Printausgabe der Tiroler Tageszeitung vom So, 03.03.2019


Kunst

Vergänglichkeit und ewig Währendes

Unter dem Titel „Fels und Schnee“ zeigt Elmar Peintner seine künstlerischen Annäherungen an die monumentalen Naturgewalten.

© HauserUnter dem Titel „Fels und Schnee“ zeigt Elmar Peintner seine künstlerischen Annäherungen an die monumentalen Naturgewalten.

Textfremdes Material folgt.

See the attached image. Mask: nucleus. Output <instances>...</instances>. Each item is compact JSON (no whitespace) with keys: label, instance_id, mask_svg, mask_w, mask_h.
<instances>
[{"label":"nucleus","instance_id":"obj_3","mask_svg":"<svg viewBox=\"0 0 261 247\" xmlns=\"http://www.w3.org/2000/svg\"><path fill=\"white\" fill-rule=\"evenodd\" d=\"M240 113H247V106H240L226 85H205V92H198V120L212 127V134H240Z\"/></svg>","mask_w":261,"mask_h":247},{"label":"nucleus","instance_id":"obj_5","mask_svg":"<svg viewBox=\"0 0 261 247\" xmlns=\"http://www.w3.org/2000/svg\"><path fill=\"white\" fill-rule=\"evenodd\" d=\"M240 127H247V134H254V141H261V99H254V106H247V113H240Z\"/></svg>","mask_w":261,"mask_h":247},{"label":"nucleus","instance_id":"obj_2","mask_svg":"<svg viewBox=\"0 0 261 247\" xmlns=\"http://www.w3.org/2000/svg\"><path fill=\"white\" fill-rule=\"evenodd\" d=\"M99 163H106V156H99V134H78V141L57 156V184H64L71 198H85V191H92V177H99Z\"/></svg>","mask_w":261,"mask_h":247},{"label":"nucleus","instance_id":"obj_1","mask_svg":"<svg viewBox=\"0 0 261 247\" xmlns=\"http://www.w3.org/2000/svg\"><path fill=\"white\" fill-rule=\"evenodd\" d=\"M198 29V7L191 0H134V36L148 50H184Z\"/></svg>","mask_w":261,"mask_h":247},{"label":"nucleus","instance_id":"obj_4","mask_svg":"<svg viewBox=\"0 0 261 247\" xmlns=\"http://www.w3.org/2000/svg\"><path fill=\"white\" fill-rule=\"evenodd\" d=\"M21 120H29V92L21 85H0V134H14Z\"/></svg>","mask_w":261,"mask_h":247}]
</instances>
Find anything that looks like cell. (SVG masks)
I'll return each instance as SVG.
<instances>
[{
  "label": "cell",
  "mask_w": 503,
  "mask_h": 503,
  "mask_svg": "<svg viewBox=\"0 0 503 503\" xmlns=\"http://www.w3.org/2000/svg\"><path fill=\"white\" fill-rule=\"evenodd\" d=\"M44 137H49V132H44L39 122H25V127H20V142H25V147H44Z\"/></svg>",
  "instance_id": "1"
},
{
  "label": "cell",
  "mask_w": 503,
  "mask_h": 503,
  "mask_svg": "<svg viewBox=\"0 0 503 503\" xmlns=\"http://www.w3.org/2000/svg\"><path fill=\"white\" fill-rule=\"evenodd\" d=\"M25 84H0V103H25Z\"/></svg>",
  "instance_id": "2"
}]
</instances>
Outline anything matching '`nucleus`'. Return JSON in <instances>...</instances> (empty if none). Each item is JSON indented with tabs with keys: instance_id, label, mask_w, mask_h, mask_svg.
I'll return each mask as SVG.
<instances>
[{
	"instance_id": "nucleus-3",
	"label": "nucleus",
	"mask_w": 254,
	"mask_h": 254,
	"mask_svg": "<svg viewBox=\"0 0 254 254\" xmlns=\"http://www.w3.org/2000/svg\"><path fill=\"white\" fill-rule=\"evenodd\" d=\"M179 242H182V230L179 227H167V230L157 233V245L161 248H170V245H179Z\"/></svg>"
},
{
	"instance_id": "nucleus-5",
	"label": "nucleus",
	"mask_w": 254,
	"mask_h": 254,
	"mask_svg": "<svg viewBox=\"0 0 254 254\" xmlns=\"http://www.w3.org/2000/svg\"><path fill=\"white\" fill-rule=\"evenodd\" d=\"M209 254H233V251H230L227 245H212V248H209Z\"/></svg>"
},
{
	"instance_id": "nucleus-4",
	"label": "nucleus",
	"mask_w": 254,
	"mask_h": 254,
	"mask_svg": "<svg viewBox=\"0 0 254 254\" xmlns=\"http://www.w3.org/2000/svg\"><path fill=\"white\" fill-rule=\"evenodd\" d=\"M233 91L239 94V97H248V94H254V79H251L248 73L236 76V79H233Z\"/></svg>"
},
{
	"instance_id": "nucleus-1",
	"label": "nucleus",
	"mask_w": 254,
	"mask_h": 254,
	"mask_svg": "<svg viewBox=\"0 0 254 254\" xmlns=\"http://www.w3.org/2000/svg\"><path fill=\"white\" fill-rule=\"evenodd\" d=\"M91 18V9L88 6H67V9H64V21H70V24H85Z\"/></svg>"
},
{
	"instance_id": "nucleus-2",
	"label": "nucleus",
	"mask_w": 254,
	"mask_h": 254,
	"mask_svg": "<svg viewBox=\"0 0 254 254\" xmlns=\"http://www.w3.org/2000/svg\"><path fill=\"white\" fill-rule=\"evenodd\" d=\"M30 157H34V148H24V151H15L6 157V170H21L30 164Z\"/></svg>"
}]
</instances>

Galtür – Für einen Tiroler ist die Auseinandersetzung mit der Natur, im Speziellen mit der in jeder Beziehung fordernden und alles abverlangenden winterlichen, Teil des Lebens. Im Werk eines Tiroler Künstlers finden Schnee, Eis, Fels als Ausdruck übermächtiger Urgewalten sehr häufig Eingang in dessen Schaffen. Unter dem Titel „Fels und Schnee“ widmete der international mit Preisen ausgezeichnete Oberländer Künstler Elmar Peintner den monumentalen Qualitäten der Bergwelt eine Serie von Arbeiten, die aktuell mit älteren Grafiken mit Berg-Thematik im Alpinarium Galtür zu sehen sind.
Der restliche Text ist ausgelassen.